■ Excerpt to read
^^^^

Dopamine – A substance with many messages
In the insect brain, dopamine-releasing nerve cells are crucial to the formation of both punished and rewarded memories
Children quickly learn to avoid negative situations and seek positive ones. But humans are not the only species capable of remembering positive and negative events; even the small brain of a fruit fly has this capacity. Dopamine-containing nerve cells connected with the mushroom body of the fly brain play a role here. Scientists from the Max Planck Institute of Neurobiology in Martinsried have identified four different types of such nerve cells. Three of the nerve cell types assume various functions in mediating negative stimuli, while the fourth enables the fly to form positive memories.
From earliest childhood we learn to avoid things that harm us and seek positive experiences instead. Aversive memory is created by experiences like pricking our finger on a rose thorn, which we remember for a long time. Conversely, the smell of fresh food is positively associated with a feeling of satiety and creates a reward memory.
Hiromu Tanimoto and his colleagues at the Max Planck Institute of Neurobiology recently localised and identified the most important types of nerve cells involved in forming positive and negative memories of a fruit fly. All four nerve cell types they discovered use dopamine to communicate with other nerve cells. The dopamine signals released by these cells are received in the mushroom body, a prominent brain structure in insect brains. “It is really surprising that similar dopamine-releasing nerve cells can play such different roles,” says Tanimoto.
The scientists investigate the functions of the individual nerve cell types in two separate studies. In the process of learning avoidance strategies, the flies were presented with an odour that was associated with a negative stimulus, a foot shock. As a result, the flies learned to avoid this odour in future.

^^^^

■ Material provided

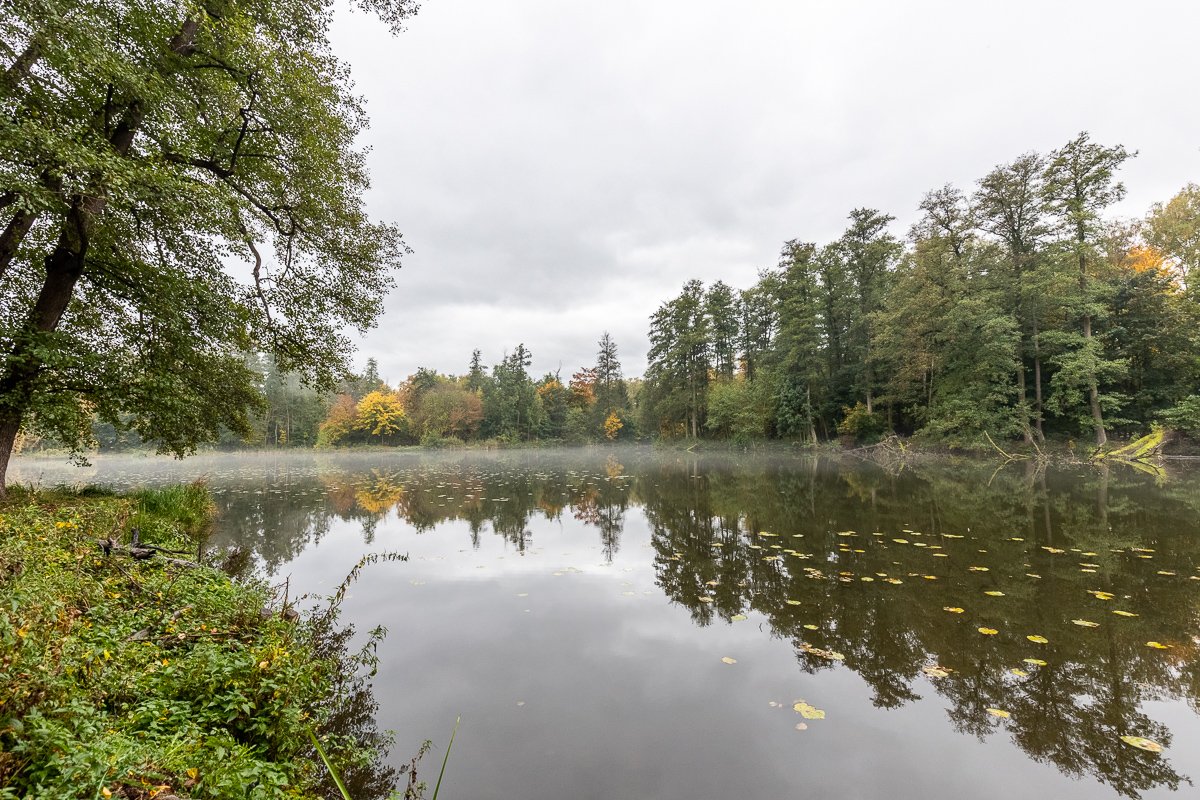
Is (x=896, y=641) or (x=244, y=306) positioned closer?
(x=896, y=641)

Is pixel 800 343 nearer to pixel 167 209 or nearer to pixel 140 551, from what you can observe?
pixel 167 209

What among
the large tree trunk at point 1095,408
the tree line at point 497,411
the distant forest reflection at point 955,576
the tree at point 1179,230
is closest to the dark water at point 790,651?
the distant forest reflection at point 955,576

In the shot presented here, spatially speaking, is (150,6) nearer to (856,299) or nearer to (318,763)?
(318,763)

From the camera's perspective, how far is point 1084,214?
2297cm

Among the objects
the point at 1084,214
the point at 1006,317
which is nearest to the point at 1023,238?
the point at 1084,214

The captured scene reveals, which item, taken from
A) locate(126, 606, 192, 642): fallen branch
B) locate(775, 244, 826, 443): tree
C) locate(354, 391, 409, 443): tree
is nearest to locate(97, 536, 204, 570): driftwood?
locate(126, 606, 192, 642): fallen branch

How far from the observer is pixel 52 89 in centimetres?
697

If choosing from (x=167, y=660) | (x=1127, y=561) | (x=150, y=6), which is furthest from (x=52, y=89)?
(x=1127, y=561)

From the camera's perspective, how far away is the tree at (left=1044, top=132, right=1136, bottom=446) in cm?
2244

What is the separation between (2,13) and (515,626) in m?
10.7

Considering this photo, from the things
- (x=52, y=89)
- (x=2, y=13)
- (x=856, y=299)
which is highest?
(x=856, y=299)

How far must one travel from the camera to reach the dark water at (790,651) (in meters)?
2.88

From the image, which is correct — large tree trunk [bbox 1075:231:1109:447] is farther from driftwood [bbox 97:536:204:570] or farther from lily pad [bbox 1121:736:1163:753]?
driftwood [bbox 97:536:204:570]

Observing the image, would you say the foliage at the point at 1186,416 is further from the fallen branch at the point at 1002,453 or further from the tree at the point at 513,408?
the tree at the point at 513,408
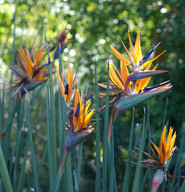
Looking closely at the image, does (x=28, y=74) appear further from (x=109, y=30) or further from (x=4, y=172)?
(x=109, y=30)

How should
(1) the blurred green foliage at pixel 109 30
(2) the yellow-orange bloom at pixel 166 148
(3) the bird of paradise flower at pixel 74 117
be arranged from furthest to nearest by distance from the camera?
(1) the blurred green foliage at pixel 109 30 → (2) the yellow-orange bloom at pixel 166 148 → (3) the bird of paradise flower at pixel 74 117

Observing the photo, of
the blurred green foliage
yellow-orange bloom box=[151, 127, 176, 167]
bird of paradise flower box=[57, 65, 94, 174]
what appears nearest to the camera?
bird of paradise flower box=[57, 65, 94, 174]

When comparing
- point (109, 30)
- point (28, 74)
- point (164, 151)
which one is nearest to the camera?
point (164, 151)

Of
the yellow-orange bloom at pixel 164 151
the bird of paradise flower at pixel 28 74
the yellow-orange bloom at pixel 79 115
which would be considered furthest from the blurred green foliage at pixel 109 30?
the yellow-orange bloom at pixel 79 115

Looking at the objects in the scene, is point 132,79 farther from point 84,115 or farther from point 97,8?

^^^^

■ Required work
A – In the article on dopamine and fruit fly memory, what negative stimulus was paired with an odor when the flies learned avoidance?
B – Continue the article on dopamine and fruit fly memory from where it stops.

■ Exercise answers
A – A foot shock.

B –
In the next round of experiments, the scientists replaced the shock with artificial activation of defined sets of nerve cells during an odour presentation. They discovered that the transient activation of these nerve cells alone is sufficient to signal aversive stimulus in the fly brain and lead to the formation of an aversive odour memory – even when no real aversive stimulus is present.
The scientists were also able to demonstrate that the three types of nerves cells that are responsible for the memory of punishment fulfil different functions. A major difference here is the stability of the induced memories. One of the cell types is responsible for the long-lasting memory, while memories formed by other dopamine cells are short-lived. “Punishing events induce aversive memories with different stabilities by combining distinct dopamine cells in the fly brain” explains Tanimoto.
The same method was employed to demonstrate that another set of dopamine cells signals reward to form positive odour memory. When these cells were artificially activated, the flies remembered the smell and tried to get to the source of the odour even in the absence of sugar reward. The scientists proved that specific dopamine neurons also play a key role in this process.
The messenger substance dopamine is not only significant for fruit flies and other insects. Particularly, it is also needed for reward-based learning in humans. These new discoveries suggest that functional diversity of dopamine is a highly conserved mechanism in brains.